Malgré son enthousiasme pour le bain de sang palestinien, l'opinion publique israélienne, comme en témoignent les différents sondages réalisés ces derniers mois, tient majoritairement Netanyahou et son administration pour responsables des échecs désormais évidents de la guerre. Ce sentiment est aggravé par l'incapacité de l'«armée invincible» autrefois tant vantée à obtenir la libération des prisonniers israéliens détenus à Gaza par la résistance palestinienne.
L'écrivain et historien israélien Yuval Harari affirme dans un récent article de Haaretz que :
«la politique ruineuse du gouvernement Netanyahou après le 7 octobre a plongé Israël dans un danger existentiel».
À l'approche des élections américaines, le président Joe Biden cherche à adopter la posture de l'«artisan de la paix» grâce à qui une catastrophe pire encore aurait été évitée à Gaza, en tentant de se racheter du soutien militaire et politique inconditionnel de Washington à un génocide en imposant une trêve fragile à Rafah.
La guerre de Gaza menée par Tel-Aviv a laissé des traces au sein de l'administration Biden et de ses alliés occidentaux. Ils estiment désormais qu'une invasion de Rafah ne produira pas de résultats plus probants que ceux des assauts israéliens du nord et du centre de Gaza.
Alors que le compte à rebours électoral commence aux États-Unis, la cote de popularité déjà faible de Joe Biden dans les sondages est encore érodée par les images de manifestations massives d'étudiants dans de prestigieuses universités américaines à travers le pays - mobilisant près de 80 campus à l'heure où nous écrivons ces lignes.
À l'instar des vastes mouvements d'opposition des étudiants américains pendant la guerre du Viêt Nam et l'apartheid sud-africain, ces universités ont une longue tradition de contestation des politiques de l'État profond.
Pour l'essentiel, les choix de Biden se résument à deux possibilités : le président américain peut recourir à la diplomatie internationale pour influer sur la politique israélienne tout en atténuant les pressions intérieures, ou il peut se concentrer sur le maintien de sa viabilité électorale dans un contexte d'escalade de la contestation à l'intérieur du pays.
La première approche nécessite d'adopter une position ferme contre l'invasion israélienne imminente de Rafah, en exerçant une pression significative sur Netanyahou, au risque de mettre à rude épreuve les alliances de ce dernier au sein de la coalition d'extrême droite israélienne.
Les leaders d'extrême droite Bezalel Smotrich, ministre des Finances, et Itamar Ben-Gvir, ministre de la Sécurité nationale, ont déjà indiqué qu'ils étaient prêts à saper la coalition gouvernementale en cas de désaccord. Cette attitude pourrait raviver les conflits entre diverses factions au sein du Likoud, en particulier avec les factions extrémistes telles que le Jewish Power et le Religious Zionism Party.

Données fournies:
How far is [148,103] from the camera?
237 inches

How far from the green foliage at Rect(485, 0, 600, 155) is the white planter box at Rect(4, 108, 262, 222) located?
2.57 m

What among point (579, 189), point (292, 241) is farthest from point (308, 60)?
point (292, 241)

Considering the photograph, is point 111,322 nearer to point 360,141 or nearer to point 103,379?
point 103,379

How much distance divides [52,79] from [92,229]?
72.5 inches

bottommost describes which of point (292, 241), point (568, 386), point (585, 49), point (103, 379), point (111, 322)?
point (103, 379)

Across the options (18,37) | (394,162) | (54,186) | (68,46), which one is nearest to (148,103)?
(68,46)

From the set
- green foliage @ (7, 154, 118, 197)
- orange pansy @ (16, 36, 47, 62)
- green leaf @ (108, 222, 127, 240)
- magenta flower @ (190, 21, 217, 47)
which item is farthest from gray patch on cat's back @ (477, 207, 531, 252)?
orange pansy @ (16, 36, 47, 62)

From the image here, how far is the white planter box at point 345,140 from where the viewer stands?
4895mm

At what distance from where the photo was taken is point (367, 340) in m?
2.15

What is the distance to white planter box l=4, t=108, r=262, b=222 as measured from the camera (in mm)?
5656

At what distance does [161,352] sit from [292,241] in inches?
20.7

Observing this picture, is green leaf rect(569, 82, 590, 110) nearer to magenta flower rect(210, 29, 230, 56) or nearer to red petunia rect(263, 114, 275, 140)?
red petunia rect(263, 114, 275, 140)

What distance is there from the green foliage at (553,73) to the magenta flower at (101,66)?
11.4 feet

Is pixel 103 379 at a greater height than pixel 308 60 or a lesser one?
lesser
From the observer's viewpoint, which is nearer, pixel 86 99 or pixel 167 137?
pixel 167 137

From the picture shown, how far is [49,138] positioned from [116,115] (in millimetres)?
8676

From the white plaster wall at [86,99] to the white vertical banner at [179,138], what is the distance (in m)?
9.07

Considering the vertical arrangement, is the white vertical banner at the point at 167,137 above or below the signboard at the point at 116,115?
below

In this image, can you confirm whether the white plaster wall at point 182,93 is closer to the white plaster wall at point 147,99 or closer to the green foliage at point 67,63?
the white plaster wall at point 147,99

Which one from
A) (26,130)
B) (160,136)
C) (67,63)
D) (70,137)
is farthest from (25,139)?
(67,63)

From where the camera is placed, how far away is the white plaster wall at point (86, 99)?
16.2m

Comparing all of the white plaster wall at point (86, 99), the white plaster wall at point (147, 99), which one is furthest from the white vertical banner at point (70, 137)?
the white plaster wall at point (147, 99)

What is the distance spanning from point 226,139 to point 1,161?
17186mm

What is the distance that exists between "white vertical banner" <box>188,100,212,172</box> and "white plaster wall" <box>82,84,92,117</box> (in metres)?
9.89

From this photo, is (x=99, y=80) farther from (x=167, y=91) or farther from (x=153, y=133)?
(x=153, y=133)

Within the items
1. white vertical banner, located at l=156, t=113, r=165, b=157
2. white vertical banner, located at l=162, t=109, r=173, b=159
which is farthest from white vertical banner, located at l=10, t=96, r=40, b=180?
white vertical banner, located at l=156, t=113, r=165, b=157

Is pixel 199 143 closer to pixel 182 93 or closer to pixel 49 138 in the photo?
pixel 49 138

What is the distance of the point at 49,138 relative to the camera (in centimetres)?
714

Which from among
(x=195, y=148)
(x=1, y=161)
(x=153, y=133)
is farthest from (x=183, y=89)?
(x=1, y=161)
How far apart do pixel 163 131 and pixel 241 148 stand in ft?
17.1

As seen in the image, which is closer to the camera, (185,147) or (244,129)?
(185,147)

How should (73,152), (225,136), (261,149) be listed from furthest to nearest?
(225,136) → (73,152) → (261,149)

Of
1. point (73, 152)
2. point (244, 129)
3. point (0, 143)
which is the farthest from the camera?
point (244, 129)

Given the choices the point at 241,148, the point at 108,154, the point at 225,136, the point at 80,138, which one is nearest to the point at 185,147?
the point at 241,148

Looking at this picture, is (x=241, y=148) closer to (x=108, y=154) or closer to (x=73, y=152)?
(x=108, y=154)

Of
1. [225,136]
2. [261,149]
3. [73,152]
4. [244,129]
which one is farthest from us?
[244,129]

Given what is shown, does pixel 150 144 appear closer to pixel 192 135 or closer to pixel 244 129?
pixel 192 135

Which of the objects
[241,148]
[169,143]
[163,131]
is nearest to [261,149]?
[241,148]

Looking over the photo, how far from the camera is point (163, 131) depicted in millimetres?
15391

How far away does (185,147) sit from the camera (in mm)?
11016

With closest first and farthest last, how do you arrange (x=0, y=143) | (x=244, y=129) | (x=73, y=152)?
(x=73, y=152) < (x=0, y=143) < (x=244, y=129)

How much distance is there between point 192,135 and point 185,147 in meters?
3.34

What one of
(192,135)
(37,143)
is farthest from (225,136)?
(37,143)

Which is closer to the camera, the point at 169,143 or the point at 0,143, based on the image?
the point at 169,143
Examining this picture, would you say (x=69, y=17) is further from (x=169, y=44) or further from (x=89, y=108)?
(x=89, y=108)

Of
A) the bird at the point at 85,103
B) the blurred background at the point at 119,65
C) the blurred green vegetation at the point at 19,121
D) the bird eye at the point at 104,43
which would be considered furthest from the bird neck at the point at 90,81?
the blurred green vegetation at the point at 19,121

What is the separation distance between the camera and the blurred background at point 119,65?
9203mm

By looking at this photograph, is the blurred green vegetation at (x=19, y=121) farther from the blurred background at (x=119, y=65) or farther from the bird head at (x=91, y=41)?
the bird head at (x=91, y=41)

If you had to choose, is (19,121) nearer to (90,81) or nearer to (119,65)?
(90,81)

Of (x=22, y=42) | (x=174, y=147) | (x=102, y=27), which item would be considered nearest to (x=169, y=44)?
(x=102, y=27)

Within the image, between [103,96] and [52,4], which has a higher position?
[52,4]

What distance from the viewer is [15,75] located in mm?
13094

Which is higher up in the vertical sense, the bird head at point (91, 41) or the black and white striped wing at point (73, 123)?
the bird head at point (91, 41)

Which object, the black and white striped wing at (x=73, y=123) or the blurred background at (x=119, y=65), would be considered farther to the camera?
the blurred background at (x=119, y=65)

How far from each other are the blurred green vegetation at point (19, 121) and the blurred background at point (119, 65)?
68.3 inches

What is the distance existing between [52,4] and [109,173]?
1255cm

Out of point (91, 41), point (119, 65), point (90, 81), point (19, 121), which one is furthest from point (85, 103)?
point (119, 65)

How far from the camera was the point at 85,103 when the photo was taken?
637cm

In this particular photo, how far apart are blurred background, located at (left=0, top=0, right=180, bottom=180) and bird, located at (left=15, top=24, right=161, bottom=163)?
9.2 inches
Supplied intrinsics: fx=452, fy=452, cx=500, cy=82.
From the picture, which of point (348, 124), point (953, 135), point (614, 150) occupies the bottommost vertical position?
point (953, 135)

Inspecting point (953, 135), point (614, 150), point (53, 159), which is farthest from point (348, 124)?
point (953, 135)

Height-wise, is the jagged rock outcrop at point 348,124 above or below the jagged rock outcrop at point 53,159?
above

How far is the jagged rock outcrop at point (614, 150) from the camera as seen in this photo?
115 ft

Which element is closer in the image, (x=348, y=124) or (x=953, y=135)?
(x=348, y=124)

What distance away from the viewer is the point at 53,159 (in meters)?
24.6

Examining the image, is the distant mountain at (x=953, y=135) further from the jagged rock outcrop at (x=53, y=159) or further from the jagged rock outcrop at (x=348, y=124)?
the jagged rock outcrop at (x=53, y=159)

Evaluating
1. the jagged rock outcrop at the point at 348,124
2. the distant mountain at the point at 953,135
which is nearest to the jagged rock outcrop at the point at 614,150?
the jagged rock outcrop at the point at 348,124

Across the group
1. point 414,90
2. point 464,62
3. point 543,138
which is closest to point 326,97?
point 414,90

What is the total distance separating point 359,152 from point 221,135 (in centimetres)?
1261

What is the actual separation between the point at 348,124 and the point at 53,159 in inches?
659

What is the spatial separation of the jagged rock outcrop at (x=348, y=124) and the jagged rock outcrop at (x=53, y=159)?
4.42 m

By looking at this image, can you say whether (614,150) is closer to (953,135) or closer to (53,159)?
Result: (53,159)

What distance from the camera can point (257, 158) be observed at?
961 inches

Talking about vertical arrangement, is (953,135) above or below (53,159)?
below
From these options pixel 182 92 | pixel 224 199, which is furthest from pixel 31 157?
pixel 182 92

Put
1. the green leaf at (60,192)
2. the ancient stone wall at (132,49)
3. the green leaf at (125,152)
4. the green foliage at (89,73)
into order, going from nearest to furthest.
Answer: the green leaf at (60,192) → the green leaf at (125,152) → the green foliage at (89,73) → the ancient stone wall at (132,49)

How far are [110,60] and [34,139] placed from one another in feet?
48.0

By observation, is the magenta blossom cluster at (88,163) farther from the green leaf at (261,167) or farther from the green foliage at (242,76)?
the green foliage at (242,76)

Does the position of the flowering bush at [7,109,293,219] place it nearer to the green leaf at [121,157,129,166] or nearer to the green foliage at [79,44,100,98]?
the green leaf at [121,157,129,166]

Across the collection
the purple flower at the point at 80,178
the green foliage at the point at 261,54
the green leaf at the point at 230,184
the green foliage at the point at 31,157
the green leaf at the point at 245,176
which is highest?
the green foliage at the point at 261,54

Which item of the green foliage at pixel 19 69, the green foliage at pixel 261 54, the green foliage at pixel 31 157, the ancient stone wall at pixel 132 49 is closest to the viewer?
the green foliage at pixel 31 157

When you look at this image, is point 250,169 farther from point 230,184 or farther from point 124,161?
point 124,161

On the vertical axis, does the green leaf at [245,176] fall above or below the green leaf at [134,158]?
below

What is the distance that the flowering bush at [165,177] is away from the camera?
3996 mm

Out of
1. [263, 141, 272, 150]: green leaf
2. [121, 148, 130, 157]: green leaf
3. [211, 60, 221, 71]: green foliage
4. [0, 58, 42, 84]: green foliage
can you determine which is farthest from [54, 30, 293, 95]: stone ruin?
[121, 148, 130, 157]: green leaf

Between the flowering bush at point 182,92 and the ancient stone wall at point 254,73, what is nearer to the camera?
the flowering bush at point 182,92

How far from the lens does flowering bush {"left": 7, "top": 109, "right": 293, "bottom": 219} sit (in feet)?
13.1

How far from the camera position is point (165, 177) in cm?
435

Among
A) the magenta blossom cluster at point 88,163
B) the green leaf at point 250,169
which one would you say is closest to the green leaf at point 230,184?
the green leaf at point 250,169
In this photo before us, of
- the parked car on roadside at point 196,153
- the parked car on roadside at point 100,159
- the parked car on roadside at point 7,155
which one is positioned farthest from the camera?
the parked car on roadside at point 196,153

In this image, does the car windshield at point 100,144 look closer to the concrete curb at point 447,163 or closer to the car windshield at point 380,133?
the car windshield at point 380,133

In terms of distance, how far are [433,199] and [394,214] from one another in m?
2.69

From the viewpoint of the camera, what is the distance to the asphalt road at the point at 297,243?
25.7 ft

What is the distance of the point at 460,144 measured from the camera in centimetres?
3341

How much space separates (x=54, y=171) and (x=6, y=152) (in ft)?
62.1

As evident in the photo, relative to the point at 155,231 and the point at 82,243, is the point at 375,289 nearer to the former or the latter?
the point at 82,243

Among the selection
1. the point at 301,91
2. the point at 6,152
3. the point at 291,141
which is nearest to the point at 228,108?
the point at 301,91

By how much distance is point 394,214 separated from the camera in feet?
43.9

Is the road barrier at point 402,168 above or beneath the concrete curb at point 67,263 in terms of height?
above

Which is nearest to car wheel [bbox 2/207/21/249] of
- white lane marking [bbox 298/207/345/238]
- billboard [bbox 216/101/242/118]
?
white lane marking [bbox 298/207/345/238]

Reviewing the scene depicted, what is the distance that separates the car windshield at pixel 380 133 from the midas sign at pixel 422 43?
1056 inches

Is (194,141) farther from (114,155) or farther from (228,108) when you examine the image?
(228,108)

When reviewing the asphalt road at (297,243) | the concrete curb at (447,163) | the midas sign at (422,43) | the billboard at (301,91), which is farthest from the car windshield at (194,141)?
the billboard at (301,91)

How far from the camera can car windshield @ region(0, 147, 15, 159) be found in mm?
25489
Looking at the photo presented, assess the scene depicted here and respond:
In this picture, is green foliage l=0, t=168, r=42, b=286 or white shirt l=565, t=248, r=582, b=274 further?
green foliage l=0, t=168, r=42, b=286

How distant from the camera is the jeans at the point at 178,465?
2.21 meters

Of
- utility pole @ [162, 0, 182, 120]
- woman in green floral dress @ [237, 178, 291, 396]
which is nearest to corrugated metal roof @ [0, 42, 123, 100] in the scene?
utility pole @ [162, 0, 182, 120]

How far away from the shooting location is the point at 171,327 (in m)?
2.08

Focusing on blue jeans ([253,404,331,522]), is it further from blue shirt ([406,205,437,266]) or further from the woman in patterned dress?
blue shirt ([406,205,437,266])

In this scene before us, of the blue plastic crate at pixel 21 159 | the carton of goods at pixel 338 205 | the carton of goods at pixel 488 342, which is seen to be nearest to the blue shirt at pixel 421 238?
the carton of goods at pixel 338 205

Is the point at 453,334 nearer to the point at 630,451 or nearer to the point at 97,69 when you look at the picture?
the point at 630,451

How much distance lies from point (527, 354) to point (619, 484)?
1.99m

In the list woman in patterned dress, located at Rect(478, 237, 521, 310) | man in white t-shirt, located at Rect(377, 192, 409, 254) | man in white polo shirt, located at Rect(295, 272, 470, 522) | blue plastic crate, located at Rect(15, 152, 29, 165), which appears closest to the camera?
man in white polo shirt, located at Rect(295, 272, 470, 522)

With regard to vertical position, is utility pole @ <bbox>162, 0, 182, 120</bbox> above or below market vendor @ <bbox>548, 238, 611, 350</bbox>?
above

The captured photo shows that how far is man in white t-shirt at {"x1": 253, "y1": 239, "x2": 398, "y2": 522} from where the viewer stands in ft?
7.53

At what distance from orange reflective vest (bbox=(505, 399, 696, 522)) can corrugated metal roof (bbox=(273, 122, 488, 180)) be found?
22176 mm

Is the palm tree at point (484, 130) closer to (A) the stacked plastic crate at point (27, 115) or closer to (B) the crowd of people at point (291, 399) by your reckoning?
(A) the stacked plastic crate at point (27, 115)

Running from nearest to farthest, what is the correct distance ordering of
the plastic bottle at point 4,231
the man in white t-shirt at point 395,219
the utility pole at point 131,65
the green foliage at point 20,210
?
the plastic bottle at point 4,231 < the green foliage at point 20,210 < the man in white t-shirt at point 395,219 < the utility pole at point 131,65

Travail demandé:
**A.** D'après l'extrait, combien de campus les manifestations d'étudiants mobilisent-elles au moment de la rédaction ?
**B.** Reproduisez le passage de l'extrait situé entre « À l'approche des » et « fragile à Rafah. », ces deux bornes comprises.

Corrigé des exercices:
**A.** Près de 80 campus.

**B.**
À l'approche des élections américaines, le président Joe Biden cherche à adopter la posture de l'«artisan de la paix» grâce à qui une catastrophe pire encore aurait été évitée à Gaza, en tentant de se racheter du soutien militaire et politique inconditionnel de Washington à un génocide en imposant une trêve fragile à Rafah.